Dans le contexte de cet examen, un amendement proposé par M. Gustave visait à ajouter une mesure supplémentaire au texte de loi initiale — mais le contenu précis de cette mesure additionnelle n'est pas détaillé dans les informations disponibles. Cet amendement a été soumis au vote des députés à l'Assemblée nationale le 26 janvier 2026.
Le vote s'est conclu par un rejet de l'amendement : 89 députés ont voté contre, 37 pour, et 18 se sont abstenus. Cela signifie que la mesure proposée par M. Gustave n'a pas été retenue, et que le texte de loi reste dans sa version initiale sur ce point.
Parmi les parlementaires ayant exprimé une opposition à cet amendement, on retrouve Gabriel Attal et Olivia Grégoire. Lisette Pollet figurait parmi les soutiens de la proposition.

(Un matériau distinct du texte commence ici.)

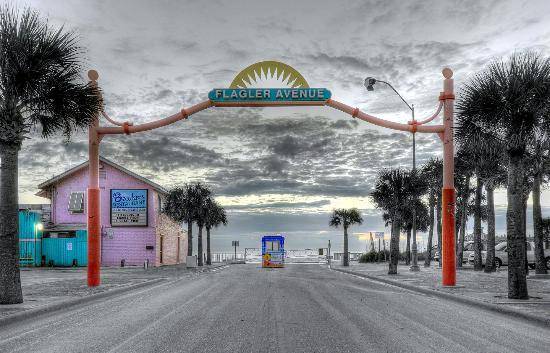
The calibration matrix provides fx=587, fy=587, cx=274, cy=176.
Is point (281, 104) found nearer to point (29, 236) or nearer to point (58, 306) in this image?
point (58, 306)

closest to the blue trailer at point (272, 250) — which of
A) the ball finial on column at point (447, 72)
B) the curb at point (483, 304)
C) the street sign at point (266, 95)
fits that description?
the curb at point (483, 304)

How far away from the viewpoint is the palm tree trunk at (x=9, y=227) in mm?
14422

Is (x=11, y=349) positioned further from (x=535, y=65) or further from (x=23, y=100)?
(x=535, y=65)

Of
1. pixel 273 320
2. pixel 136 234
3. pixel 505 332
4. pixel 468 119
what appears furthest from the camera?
pixel 136 234

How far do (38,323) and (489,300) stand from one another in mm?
10656

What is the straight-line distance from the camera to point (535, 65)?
15.3 meters

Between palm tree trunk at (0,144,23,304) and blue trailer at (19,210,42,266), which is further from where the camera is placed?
blue trailer at (19,210,42,266)


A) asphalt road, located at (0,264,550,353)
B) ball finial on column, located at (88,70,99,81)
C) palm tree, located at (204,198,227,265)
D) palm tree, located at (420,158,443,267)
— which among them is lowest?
asphalt road, located at (0,264,550,353)

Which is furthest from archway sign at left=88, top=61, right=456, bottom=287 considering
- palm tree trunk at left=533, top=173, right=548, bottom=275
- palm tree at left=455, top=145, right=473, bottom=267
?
palm tree at left=455, top=145, right=473, bottom=267

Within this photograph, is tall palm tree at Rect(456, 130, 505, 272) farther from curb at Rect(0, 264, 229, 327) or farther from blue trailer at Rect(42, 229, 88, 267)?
blue trailer at Rect(42, 229, 88, 267)

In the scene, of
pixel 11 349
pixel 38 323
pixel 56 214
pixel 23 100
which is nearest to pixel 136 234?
pixel 56 214

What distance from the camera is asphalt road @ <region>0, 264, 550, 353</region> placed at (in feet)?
28.5

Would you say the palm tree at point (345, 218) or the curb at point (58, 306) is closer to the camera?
the curb at point (58, 306)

Ceux qui soutiennent le rejet de cet amendement considèrent que le texte de loi initial contient déjà les mesures nécessaires pour protéger les mineurs, et que l'ajout proposé aurait pu s'avérer redondant ou problématique. Ceux qui ont voté pour estiment en revanche que cette mesure supplémentaire aurait renforcé la protection des enfants en ligne, au-delà de ce que le texte original prévoyait.
Cet amendement concernerait directement les enfants et adolescents utilisant les réseaux sociaux, ainsi que leurs parents et les plateformes elles-mêmes, qui devront respecter la version finale de la loi une fois qu'elle sera entièrement adoptée.